Он ушел.
Около Кораблевой остановилась женщина с ребенком на руках. Ласково гладя малыша по головке, она вполголоса ворковала ему:
— Сейчас посажу на саночки и покачу. Только ветер засвистит. Ты любишь кататься на санках?
«Так вот куда спешили эти женщины», — подумала Валя. А у распахнутых настежь дверей гудели голоса:
— А ты почему без очереди?
— Мне к девяти на работу. Рада бы постоять с вами, да недосуг.
— Ишь какая занятая!
— Постой, да это, никак, Кузовкина. У тебя же свои два мальца.
— И эти не чужие.
— Тяжело будет.
— А кому легко? Слава богу, картошка и молоко свои. Выходим, вырастим, а там…
— Он помашет тебе ручкой: «До свидания, мама», — и улетит в родные края.
— С богом. Пускай летит, лишь бы крылья были надежные.
Валя Кораблева вдруг почувствовала, что сейчас разрыдается. Она торопливо вышла на перрон. Остановилась возле заснеженной будки, в которой до войны продавали мороженое. Прижала к губам конец полушалка, закрыла глаза и долго стояла неподвижно, пересиливая рвущиеся наружу рыдания. Как и эти дети, Валя рано потеряла родителей. Но ей не посчастливилось встретить такое человеческое участие, такую заботу.
«Пусть летит, лишь бы крылья были надежные».
У Вали не было детства.
В коротком веке человеческом нет ничего отраднее детства. Золотая пора. Сколько светлой радости дарит она маленькому человечку! Бабушкины сказки, ледяная горка, первый пескарь, пойманный на удочку, ласки матери, похвала отца… Кажется, все вокруг только тем и заняты, что делают тебе приятное, доброе, полезное. Бабушка учит вышивать и вязать. Папа помогает сделать змея и нарисовать первую картинку. А за окном — солнце и трава. Солнце и пушистый снег. Солнце и теплые лужи. И все это твое, для тебя. И птицы щебечут — для тебя. И сирень цветет — для тебя. И стрекозы летают — для тебя.

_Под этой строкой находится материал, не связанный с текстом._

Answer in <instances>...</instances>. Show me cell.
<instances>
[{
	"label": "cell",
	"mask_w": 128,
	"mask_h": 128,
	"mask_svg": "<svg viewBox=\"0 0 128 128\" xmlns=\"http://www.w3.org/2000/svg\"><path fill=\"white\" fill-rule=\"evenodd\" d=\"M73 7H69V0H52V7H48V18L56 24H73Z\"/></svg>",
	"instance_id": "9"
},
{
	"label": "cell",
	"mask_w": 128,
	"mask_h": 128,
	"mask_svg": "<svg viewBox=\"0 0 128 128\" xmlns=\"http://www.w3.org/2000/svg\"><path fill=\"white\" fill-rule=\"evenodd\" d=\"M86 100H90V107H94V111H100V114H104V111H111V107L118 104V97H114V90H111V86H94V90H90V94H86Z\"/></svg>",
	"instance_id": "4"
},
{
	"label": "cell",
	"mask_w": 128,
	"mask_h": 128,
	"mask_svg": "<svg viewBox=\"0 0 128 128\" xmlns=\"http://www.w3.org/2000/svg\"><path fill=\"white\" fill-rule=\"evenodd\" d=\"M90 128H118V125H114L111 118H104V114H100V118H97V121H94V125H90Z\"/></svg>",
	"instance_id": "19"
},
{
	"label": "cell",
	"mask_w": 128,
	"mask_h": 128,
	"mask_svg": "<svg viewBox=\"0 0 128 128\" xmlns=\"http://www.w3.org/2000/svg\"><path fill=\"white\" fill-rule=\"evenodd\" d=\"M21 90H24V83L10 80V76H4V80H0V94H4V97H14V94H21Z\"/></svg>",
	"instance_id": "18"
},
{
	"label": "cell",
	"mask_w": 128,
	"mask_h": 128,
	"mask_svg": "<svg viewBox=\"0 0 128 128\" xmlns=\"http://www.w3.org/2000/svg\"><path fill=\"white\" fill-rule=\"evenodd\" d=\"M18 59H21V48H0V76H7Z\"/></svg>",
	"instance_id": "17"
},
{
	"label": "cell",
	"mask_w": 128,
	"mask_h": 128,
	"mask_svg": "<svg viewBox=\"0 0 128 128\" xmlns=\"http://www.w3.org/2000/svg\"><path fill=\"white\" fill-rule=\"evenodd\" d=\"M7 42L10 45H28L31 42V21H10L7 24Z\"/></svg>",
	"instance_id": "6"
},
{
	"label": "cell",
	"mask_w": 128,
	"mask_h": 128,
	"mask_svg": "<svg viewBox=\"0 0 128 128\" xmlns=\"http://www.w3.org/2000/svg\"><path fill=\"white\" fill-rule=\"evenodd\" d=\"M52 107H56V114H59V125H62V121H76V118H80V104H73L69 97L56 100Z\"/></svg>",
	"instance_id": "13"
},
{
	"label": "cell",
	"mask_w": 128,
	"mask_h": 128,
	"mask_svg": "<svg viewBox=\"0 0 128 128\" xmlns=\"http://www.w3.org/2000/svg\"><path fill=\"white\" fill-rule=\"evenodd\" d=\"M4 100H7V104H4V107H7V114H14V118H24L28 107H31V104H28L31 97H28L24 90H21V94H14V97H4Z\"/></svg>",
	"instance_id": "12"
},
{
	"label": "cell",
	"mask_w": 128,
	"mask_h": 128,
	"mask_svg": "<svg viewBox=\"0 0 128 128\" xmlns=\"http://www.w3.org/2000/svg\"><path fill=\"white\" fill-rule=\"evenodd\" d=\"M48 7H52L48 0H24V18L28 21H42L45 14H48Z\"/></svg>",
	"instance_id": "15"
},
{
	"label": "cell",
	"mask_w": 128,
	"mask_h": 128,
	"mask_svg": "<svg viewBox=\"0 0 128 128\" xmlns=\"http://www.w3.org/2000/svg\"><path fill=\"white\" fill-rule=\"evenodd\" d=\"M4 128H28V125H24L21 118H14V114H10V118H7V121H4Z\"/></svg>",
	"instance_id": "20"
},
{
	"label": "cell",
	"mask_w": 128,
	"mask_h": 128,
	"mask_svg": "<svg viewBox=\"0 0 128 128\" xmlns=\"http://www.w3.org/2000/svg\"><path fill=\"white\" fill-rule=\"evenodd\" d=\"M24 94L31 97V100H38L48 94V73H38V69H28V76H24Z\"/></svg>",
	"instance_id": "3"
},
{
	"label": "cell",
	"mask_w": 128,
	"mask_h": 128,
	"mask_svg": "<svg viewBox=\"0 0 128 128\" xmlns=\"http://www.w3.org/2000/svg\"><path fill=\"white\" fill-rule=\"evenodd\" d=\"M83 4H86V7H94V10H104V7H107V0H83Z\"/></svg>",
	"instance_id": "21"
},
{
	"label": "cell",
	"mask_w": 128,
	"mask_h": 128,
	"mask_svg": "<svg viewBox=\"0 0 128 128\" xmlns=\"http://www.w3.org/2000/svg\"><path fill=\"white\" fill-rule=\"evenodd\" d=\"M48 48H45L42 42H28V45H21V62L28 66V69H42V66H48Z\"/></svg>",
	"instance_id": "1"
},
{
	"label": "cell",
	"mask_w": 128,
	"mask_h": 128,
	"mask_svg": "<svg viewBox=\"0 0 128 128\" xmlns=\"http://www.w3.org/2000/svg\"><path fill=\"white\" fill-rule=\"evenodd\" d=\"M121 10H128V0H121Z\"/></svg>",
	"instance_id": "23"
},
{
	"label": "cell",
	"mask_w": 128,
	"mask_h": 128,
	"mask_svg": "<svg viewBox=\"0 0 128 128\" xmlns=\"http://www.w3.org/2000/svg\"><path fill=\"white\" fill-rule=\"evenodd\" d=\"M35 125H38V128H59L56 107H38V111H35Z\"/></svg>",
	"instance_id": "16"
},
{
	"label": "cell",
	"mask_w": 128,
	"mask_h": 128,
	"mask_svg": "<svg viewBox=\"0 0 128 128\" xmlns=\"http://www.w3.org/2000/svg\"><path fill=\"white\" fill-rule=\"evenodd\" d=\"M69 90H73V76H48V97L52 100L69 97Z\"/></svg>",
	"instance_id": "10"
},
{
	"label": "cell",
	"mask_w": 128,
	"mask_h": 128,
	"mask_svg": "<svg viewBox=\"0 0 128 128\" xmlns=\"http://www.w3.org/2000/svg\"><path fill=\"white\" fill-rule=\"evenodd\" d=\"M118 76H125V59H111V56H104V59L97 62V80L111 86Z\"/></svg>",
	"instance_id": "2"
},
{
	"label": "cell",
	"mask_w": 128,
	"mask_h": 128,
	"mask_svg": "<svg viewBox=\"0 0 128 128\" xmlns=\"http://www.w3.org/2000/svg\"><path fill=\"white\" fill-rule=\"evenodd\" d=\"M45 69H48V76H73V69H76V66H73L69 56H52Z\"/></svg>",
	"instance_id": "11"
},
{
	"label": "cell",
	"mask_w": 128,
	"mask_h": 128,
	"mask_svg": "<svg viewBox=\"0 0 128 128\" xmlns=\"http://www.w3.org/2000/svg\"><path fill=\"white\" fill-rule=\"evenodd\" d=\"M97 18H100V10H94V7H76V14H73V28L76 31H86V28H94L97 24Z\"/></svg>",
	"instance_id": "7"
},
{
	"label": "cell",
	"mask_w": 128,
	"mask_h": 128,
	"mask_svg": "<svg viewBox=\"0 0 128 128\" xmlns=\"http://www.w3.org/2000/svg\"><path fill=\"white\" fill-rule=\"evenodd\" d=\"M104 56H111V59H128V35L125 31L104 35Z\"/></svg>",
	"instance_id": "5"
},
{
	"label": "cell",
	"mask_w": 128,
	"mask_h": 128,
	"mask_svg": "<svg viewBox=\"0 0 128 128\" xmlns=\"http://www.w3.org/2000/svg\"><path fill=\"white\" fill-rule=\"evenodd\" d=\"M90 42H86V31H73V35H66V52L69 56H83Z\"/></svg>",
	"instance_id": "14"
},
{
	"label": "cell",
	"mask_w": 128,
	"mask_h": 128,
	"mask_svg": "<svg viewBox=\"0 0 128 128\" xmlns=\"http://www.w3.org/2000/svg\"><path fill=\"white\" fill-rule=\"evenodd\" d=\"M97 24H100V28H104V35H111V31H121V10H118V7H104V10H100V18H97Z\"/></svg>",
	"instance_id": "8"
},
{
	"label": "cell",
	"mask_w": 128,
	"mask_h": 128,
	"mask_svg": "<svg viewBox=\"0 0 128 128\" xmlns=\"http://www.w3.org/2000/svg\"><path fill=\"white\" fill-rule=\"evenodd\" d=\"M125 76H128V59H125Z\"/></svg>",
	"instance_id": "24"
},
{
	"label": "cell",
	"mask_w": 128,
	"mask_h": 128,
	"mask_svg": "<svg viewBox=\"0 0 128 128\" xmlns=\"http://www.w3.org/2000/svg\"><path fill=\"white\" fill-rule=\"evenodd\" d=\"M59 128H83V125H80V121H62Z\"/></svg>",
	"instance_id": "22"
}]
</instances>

У Вали не было детства. И после летнего дождя она не шлепала босиком по лужам, а мыла затоптанные полы в доме тетки, приютившей ее, сироту. И мягкая зеленая мурава была не Валина: девочка с нетерпением ждала дня, когда трава пожелтеет и высохнет и уже не надо будет пасти на ней гусей. И речка обижала ее: леденила, скрючивала, сводила судорогой пальцы, затягивала под лед скользкий рушник или наволочку.
Всё было чужое.
Все были против нее.
Детдом не смог отогреть Валину душу, опаленную людской черствостью. Детдом выучил ее, помог стать на ноги, но не вернул украденное детство. А юность? Ее придавила мохнатая черная лапа войны. Некогда и некого любить. Только работа. В ней и утешение, и забвение, и смысл всей жизни.
А в Вале вместе с тоской по ласке, по человеческой доброте и нежности копилась неутолимая жажда любви. Она любила во сне и в грезах, любила безответно и самоотверженно. Больше всего на свете она хотела любить, хотела быть любимой…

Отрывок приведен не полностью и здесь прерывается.